TEXT PASSAGE -
Clients as monsters and misfits, exploiters and rapists, dysfunctional or weird: that’s how many who hate prostitution and the sex industry generalise all men who buy sex (they skim over women who buy sex because that’s not the gender-equality road they want to follow.) If you attend meetings where sex workers are present, you will hear another story, in which all sorts of guys buy sex for all sorts of reasons, most of them quite ordinary. In these excerpts a researcher amongst clients also speaks up.

Sex workers defend buyers

Shadi Elien, Straight.com, 26 November 2009

Veteran sex worker Susan Davis wants people to know that her “clients aren’t the bogeymen they are made out to be. I love what I do,” Davis told the Georgia Straight in an interview at the Vancouver Public Library’s central branch. “I think the guys are the best; a lot of them are my friends. Some I’ve known for 18 years. How do you not become emotionally attached?”

DATASET EXTRACT -
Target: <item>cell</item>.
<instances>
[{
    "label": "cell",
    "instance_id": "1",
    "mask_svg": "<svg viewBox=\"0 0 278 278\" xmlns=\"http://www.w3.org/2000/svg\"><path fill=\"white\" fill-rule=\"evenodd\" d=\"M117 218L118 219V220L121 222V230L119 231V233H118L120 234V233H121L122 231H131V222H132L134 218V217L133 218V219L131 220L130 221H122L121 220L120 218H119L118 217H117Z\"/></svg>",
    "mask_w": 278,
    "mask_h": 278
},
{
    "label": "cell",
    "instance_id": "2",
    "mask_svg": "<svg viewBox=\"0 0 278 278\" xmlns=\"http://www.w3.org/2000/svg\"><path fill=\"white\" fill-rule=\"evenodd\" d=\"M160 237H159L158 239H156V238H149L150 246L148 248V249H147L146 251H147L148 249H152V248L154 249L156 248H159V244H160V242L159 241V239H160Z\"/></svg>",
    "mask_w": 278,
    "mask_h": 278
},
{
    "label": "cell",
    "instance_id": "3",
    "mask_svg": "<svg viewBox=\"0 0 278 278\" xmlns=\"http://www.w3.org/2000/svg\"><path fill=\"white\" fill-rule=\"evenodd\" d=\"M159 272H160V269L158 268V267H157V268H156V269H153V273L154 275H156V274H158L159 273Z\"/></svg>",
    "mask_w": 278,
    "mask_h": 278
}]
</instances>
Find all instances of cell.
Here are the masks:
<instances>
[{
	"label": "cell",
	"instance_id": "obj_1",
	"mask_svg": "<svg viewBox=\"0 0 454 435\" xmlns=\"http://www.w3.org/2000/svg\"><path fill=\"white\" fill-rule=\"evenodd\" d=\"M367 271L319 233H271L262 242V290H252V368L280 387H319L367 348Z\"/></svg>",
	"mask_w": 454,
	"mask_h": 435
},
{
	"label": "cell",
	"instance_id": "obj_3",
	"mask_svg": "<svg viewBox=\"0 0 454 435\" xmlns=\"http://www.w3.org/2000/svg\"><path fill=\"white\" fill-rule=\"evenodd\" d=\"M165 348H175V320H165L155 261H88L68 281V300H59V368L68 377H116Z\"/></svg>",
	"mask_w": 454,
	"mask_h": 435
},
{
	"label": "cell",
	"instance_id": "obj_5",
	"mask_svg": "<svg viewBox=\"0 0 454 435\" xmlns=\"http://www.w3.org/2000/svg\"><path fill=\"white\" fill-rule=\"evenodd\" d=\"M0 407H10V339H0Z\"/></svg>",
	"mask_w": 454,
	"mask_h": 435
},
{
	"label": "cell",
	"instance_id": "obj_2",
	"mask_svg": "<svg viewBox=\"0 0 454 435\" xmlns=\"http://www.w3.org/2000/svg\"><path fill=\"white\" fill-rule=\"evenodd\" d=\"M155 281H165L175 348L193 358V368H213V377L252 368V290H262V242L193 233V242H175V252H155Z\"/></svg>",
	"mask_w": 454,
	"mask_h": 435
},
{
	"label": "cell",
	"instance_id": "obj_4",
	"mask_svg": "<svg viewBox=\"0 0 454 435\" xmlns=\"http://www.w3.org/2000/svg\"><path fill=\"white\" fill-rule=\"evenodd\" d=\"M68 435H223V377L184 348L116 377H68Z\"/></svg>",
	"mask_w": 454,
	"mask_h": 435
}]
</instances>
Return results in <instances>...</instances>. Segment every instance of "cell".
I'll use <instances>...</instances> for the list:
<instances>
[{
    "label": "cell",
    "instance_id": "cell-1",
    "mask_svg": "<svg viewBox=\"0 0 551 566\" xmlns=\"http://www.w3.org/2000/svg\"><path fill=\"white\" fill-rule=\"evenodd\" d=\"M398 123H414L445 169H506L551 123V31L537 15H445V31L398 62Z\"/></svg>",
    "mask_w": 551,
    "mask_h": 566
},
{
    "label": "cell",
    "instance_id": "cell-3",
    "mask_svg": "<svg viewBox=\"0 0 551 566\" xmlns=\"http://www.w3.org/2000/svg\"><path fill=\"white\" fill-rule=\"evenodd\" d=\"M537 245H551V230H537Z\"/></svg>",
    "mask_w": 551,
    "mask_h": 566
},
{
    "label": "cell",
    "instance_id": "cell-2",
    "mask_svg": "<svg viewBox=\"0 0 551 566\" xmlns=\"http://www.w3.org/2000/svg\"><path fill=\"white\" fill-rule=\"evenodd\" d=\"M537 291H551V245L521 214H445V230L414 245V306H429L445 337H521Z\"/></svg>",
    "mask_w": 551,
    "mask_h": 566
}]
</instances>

...

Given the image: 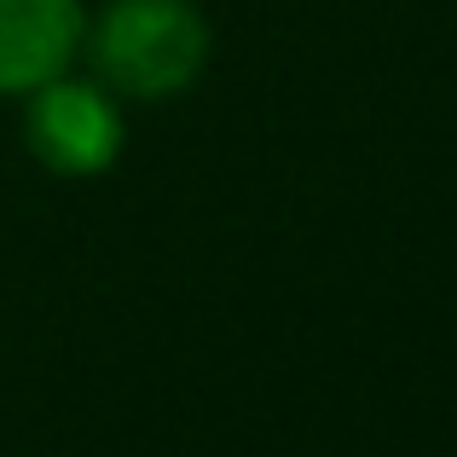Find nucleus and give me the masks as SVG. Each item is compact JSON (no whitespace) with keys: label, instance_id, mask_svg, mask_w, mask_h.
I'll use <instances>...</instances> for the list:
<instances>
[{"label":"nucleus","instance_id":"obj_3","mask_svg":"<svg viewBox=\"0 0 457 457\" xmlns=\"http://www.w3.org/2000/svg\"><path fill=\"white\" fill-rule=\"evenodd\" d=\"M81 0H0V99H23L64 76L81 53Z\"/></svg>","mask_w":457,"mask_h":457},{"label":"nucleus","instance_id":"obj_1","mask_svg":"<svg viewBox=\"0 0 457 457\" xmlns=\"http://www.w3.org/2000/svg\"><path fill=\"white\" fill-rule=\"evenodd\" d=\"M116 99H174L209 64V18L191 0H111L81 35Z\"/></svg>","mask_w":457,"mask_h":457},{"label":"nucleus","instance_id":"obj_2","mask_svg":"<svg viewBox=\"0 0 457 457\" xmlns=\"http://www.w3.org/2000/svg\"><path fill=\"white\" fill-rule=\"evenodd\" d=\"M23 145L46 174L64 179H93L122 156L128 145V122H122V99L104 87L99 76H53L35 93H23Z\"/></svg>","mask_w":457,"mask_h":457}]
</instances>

SET TASK 1 - Rewrite the article on clients of sex workers starting at "Clients as monsters" and ending at "also speaks up.", swapping "meetings" for "gatherings".
SET TASK 2 - Write the next part of the article on clients of sex workers, picking up right after its final sentence.

RESULT 1 -
Clients as monsters and misfits, exploiters and rapists, dysfunctional or weird: that’s how many who hate prostitution and the sex industry generalise all men who buy sex (they skim over women who buy sex because that’s not the gender-equality road they want to follow.) If you attend gatherings where sex workers are present, you will hear another story, in which all sorts of guys buy sex for all sorts of reasons, most of them quite ordinary. In these excerpts a researcher amongst clients also speaks up.

RESULT 2 -
Davis, who has been in the business for 23 years, insisted that stability and security for sex workers can only come with decriminalization of prostitution. FIRST, a national coalition of feminists who support sex workers’ rights, hosted a lively forum on the subject at the library on November 23. Davis, who was on the panel, suggested that men who buy sex can actually help enhance the safety of those in the trade. “I think that clients are our biggest resource in trying to combat exploitation, trafficking, and exploitation of youth within the sex industry,” declared Davis, a member of the West Coast Cooperative of Sex Industry Professionals, in the interview.

Another panellist, SFU sociology instructor and researcher Chris Atchison, echoed Davis’s sentiments. He revealed the results of an extensive three-year study—called “Johns’ Voice”—that documents the relationship between buyers and sellers of sex in Canada. “I wanted to understand how these men engage in purchasing behaviour and what their relationships with sex-trade workers are about,” Atchison told the audience. “I wanted to know whether social and legal intervention such as the Swedish model is warranted by any empirical evidence.”. .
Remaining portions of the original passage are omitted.